TESTO FORNITO:
= = = =

Sabato 06 Settembre 2025 | 16:39

Italia spopolata, il Sud non fa figli, giù l’economia (e la demografia)

 
Gianpaolo Balsamo

Reporter:

Gianpaolo Balsamo

culle vuote, pochi neonati

I dati poco confortanti dell'Istat: prima quelli sulla caduta della produzione industriale, poi le cifre sconfortanti sull’inverno demografico con l’ulteriore calo dei nati

Mercoledì 12 Febbraio 2020, 17:03

In due giorni l’Istituto nazionale di statistica ci ha fornito le cifre della grave crisi del nostro Paese. Prima, i dati sulla caduta della produzione industriale nel 2019 (-1,3 per cento), poi ieri le cifre sconfortanti sull’inverno demografico sempre più grave con l’ulteriore calo dei nati (435mila nascite, il dato più pesante in un secolo di rilevazioni). Conseguenza: ulteriore crollo anche dei residenti (-116mila) perché i decessi nel 2019 sono stati 647mila. Inalterato il tasso di fecondità delle donne rispetto al 2018: l’1,29 per cento mentre dovrebbe aggirarsi attorno al 2 per cento per avere un ricambio naturale delle generazioni tale da garantire un equilibrio demografico. In un Paese con una classe dirigente, non solo politica, più seria e responsabile dovrebbe essere aperto a tutti i livelli un grande dibattito sul declino dell’Italia e della sua missione di popolo in Europa e nel mondo.

Un dibattito non da salotto televisivo, dominato e invaso continuamente da una retorica semplificatrice e superficiale. Né il confronto dovrebbe essere delegato solo ai pochi demografi che da almeno 20 anni, alle prese con numeri sempre più espressivi, ci avvertono sui gravi rischi per l’Italia.
Crisi economica e demografia sono quindi strettamente intrecciate. Le persone giovani, molte di più rispetto al passato grazie ai trasporti più rapidi e meno costosi, si spostano alla ricerca di opportunità per rispondere alle proprie motivazioni ed aspirazioni. Chi abbandona la casa dei genitori provocando vuoti e a volte lacerazioni nelle famiglie e nelle comunità lo fa non solo per una ricerca <quantitativa>, cioè solo per ottenere un salario o una retribuzione più alta. No, la domanda è soprattutto <qualitativa>, un mix tra la ricerca di entrate dignitose per sé e la famiglia nuova e uno stile di vita civile e moralmente stimolante. L’integrazione dell’Unione europea, le armonizzazioni in atto da decenni sia nelle istituzioni statali e territoriali, sono il risultato di questi movimenti <qualitativi>, cioè esistenziali e rivolti al futuro. Non è vero che l’Europa è in mano ai burocrati del potere, l’Europa la stanno edificando le nuove classi dirigenti nelle professioni e nelle manifatture. La polemica politica italiana, sempre più rinchiusa e ringhiosa nei piccoli recinti provinciali, si attarda con miopia sul tema dell’immigrazione, quando l’Italia, almeno gran parte dell’Italia, non è più attraente come un tempo, e invece dovrebbe impegnarsi a studiare le diverse sfaccettature di una recessione sempre più integrata nei nessi causali e nelle conseguenze.

= = = =

ESTRATTO DEI DATI:

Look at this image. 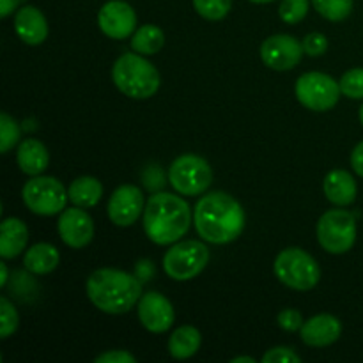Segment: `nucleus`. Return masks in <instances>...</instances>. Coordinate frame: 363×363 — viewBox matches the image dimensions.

= = = =

COSE DA FARE:
**1.** Ricopia dall'articolo sul calo demografico tutto ciò che va da "Un dibattito non" giù fino a "rischi per l’Italia.".
**2.** Secondo l'articolo sul calo demografico, quanti sono stati i decessi nel 2019?

RISULTATI ATTESI:
**1.**
Un dibattito non da salotto televisivo, dominato e invaso continuamente da una retorica semplificatrice e superficiale. Né il confronto dovrebbe essere delegato solo ai pochi demografi che da almeno 20 anni, alle prese con numeri sempre più espressivi, ci avvertono sui gravi rischi per l’Italia.

**2.** Nel 2019 i decessi sono stati 647mila.